__課題 1__: 五輪選手についての本文から、名前が挙げられている競技者を全員書き出してください。家族の名前は含めません。

金メダルが決まった瞬間、家族への愛を表現するパフォーマンスを披露したロマンチシストもいる。イタリアのマッシモ・スタノ(31)は5日、札幌で開かれた男子20キロ競歩で、一番先に決勝ラインを通過し、親指をしゃぶる特異な行動を見せた。スタノは「6ヵ月になった娘ソフィー、そして妻ファーティマに向けたもの」と説明した。
自ら保持していた世界記録を更新して砲丸投げの金メダルを取ったライアン・クラウザー(29、米国)は星条旗を振って準備したA4紙1枚を取り出した。紙には「おじいさん、僕たちがやり遂げました。2020オリンピックチャンピオン」と書かれていた。聴力を失った祖父と普段筆談で会話をしていたクラウザーのメッセージだった。ガンと闘病していた祖父は、クラウザーが東京行きの飛行機に乗る前日に亡くなった。韓国戦争参戦勇士だった祖父は、大学時代に槍投げの選手としてクラウザーに砲丸投げを教えた。
陸上1500メートルのジェイク・ワイトマン(27・英国)の場合は状況が少し違う。父親のジェフ・ワイトマンさんはコーチでありながら同時に五輪の陸上競技場のアナウンサーを務めている。1500メートル準決勝が終わった後、父の声を聞きながらレースをした感想を尋ねられると「もううんざりだ。あの声は聞き過ぎだ」と「リアリティ感溢れる」息子の答えが返ってきた。しかし、すぐ「父が紹介する決戦試合が楽しみだ。本当に特別なことになるだろう」と語った。
ロマンチシストの間で「現実夫婦」の姿で笑いを誘ったアスリートもいる。五輪4大会に連続出場しているカヌー・スプリントのサウル・クラビオト(37・スペイン)は、今回が最後の五輪かという質問に、「パリ五輪まで3年しか残っていないので、コーチは続けて欲しいと言うと思うけど、妻が絶対に駄目だと言っている」と笑った。

保存された項目:
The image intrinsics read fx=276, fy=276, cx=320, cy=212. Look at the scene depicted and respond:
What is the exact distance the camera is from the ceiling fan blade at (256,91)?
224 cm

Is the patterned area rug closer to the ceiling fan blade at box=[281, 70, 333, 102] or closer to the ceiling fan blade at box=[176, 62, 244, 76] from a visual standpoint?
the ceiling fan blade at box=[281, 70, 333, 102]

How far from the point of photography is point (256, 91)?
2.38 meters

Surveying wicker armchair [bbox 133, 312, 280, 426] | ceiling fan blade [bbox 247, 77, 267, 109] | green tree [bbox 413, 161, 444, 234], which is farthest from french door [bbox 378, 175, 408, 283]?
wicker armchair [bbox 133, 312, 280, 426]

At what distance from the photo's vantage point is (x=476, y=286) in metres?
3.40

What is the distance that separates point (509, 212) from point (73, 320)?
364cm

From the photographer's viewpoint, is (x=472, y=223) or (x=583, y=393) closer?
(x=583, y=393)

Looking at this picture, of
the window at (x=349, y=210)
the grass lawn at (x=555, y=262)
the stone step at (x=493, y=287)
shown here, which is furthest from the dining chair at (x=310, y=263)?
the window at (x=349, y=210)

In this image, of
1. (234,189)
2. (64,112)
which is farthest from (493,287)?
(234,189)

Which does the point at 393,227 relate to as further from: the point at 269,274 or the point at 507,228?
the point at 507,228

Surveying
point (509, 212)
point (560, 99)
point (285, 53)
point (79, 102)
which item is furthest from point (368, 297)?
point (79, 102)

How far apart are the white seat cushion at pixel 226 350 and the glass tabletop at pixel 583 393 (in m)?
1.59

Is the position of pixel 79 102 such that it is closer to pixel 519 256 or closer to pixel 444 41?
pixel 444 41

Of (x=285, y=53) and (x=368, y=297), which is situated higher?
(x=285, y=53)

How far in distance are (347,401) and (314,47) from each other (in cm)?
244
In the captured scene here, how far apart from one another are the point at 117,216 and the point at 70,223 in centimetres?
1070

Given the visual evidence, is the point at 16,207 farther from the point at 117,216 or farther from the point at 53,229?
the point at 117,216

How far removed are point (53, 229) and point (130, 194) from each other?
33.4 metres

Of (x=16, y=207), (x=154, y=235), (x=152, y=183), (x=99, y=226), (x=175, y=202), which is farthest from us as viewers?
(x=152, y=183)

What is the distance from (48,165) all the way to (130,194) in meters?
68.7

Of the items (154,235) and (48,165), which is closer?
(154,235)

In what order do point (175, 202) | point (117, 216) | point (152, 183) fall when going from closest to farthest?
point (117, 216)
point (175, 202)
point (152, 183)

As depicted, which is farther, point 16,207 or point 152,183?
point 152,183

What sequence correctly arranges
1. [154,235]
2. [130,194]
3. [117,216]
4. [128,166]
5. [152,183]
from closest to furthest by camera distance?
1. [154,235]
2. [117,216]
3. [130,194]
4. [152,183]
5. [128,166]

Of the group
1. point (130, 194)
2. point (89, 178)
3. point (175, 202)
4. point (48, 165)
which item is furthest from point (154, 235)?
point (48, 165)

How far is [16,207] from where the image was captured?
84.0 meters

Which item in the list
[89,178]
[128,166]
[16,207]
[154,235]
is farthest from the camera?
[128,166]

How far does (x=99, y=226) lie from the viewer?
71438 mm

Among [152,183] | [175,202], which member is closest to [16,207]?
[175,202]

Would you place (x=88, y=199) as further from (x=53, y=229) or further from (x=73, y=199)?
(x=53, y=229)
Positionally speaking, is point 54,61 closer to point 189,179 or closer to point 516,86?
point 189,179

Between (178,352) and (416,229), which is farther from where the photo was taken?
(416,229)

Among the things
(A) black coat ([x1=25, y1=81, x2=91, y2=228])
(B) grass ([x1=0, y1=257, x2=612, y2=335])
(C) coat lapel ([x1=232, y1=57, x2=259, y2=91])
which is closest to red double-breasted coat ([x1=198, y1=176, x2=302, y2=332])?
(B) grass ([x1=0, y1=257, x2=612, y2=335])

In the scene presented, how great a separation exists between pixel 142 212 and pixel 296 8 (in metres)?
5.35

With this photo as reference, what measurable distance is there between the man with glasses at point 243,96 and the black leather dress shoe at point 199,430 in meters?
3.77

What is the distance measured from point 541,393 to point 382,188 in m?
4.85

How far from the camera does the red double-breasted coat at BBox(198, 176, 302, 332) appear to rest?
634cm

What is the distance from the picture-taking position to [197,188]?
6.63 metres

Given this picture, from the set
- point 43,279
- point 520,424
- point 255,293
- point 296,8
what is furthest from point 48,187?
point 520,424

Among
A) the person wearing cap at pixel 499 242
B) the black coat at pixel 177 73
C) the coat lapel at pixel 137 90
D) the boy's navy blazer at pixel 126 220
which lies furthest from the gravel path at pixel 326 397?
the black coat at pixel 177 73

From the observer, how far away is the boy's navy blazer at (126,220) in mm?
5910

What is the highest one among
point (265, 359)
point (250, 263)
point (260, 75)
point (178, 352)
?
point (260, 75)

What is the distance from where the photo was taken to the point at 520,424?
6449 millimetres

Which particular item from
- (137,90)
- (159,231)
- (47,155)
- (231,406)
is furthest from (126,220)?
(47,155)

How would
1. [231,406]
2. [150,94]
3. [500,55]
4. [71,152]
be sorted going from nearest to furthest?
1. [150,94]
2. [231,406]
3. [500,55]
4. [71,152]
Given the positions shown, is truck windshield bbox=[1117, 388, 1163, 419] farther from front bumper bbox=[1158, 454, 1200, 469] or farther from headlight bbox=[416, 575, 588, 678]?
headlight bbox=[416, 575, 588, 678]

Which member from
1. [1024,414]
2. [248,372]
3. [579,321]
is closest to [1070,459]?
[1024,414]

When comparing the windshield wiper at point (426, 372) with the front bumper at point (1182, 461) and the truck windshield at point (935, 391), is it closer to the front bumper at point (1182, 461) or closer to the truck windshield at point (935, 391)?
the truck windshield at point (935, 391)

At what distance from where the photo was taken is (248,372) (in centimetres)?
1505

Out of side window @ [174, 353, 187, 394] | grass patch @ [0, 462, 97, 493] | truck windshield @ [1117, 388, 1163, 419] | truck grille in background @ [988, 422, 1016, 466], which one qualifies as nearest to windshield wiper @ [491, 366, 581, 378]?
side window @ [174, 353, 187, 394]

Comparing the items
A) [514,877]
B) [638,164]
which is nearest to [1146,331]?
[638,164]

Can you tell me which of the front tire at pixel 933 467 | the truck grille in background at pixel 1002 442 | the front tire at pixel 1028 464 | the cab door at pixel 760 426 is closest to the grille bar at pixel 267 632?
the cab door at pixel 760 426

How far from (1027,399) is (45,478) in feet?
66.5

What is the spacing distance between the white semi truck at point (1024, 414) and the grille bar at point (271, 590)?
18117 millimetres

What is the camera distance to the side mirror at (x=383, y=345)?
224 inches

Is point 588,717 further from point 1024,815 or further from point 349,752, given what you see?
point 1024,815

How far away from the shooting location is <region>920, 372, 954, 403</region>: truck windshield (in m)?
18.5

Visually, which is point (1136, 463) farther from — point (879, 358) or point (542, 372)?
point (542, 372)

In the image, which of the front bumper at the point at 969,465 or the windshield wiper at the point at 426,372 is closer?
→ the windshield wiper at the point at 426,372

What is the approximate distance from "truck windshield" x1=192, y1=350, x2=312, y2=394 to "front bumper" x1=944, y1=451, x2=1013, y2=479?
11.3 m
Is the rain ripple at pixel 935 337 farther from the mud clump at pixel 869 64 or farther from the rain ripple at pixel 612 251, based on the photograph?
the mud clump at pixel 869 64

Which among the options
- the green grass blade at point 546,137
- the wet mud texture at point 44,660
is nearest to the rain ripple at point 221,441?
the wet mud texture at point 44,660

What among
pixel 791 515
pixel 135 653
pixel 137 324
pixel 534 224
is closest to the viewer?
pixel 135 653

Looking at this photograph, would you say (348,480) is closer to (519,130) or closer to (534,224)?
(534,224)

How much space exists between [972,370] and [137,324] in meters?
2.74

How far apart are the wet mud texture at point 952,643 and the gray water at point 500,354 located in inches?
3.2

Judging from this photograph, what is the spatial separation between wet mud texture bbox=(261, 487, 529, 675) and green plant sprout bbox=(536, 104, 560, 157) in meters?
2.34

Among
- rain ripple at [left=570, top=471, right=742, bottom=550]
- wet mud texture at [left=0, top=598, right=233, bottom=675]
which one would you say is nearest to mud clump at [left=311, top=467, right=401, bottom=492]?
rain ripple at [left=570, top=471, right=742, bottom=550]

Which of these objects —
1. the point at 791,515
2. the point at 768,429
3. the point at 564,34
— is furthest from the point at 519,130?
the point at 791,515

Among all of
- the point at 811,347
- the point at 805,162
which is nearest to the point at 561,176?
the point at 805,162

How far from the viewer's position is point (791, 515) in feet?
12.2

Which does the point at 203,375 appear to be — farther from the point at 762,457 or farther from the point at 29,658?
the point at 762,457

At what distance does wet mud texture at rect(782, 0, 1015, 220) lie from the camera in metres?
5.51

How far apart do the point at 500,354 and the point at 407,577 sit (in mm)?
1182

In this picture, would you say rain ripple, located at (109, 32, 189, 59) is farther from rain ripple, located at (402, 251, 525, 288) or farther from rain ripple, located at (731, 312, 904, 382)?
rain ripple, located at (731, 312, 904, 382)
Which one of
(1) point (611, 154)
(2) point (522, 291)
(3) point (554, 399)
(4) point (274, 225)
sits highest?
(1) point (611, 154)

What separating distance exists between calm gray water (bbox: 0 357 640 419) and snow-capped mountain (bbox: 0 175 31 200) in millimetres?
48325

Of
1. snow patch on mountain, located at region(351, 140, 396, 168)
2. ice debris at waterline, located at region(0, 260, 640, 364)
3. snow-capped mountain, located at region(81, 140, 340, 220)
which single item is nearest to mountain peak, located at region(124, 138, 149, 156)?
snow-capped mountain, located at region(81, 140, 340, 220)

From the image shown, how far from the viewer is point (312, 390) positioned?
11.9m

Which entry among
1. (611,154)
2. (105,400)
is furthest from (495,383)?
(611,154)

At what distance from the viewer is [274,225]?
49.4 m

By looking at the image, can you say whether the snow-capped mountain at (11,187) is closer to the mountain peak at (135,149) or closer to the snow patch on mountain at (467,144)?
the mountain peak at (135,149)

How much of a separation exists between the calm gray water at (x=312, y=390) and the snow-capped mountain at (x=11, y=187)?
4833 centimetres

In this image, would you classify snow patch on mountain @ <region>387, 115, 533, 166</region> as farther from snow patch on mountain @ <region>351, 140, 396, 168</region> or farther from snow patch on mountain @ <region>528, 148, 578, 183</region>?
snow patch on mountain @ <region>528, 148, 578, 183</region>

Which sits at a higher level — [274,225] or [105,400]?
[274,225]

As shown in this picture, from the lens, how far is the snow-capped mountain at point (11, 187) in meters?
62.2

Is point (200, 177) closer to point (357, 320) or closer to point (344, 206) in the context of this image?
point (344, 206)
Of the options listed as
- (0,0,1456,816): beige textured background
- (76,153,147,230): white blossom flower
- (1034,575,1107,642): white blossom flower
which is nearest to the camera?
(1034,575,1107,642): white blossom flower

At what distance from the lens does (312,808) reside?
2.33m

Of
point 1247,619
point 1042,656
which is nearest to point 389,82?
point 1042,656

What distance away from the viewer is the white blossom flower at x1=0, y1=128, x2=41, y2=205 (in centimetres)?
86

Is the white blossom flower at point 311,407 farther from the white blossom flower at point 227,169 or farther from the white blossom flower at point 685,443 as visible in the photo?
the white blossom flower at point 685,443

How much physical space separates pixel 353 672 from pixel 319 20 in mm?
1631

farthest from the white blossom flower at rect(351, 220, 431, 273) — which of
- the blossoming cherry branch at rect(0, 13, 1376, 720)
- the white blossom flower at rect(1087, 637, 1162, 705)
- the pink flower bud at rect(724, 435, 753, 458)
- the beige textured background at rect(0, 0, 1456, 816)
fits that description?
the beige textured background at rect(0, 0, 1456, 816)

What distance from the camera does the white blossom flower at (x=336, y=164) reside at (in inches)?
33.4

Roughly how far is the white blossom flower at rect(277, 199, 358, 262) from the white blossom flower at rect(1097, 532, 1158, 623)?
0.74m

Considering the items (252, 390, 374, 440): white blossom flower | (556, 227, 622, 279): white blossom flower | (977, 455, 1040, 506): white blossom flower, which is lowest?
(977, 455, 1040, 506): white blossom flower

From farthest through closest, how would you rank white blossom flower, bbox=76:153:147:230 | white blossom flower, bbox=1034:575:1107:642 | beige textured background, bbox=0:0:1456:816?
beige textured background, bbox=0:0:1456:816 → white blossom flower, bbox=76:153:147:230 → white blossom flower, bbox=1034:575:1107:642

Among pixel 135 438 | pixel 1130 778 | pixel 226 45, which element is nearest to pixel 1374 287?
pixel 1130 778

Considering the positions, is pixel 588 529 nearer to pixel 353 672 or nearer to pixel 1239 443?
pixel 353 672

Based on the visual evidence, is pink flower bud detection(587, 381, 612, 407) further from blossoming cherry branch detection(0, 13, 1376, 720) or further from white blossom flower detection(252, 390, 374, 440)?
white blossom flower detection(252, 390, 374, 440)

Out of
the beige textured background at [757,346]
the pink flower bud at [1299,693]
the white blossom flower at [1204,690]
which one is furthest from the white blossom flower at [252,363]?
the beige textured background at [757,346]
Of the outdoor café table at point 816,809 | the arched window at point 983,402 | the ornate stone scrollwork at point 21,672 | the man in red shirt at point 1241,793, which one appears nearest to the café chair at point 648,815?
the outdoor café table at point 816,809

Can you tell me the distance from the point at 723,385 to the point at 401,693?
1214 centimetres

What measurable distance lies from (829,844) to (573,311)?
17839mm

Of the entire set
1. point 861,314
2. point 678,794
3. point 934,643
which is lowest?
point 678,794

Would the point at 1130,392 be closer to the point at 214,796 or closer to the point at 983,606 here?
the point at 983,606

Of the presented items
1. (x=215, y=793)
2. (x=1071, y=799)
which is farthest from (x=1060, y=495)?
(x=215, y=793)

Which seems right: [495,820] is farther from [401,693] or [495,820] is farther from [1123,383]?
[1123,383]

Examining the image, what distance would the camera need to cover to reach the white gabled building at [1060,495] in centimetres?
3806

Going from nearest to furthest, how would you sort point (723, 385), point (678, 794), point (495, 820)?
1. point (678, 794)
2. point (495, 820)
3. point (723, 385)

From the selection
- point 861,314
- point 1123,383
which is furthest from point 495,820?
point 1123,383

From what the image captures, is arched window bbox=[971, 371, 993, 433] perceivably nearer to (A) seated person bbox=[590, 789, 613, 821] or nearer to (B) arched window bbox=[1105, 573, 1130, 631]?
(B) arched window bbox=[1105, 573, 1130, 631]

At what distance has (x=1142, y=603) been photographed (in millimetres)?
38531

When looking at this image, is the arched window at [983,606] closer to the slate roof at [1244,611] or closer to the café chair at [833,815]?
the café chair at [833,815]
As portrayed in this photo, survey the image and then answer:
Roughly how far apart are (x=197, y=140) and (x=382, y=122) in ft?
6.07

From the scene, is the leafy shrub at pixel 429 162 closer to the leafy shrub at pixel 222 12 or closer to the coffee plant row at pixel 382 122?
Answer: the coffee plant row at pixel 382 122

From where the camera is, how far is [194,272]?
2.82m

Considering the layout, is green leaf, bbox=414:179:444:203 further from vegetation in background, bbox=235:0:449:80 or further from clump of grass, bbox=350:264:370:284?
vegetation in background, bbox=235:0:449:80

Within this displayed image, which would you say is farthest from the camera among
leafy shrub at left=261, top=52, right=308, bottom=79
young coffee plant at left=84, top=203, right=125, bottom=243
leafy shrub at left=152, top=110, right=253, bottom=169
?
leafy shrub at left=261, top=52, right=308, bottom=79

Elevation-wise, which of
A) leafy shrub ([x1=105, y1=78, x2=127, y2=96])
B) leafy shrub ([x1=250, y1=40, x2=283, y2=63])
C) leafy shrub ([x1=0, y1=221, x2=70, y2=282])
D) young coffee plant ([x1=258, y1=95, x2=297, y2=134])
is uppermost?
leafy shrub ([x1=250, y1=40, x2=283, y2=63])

__課題 2__: 一覧の中で "exists" という語を含む行がいくつあるかを答えてください。数だけを書いてください。

__解答全文 1__: 名前が挙げられている競技者は、マッシモ・スタノ、ライアン・クラウザー、ジェイク・ワイトマン、サウル・クラビオトの4人です。

__解答全文 2__: 4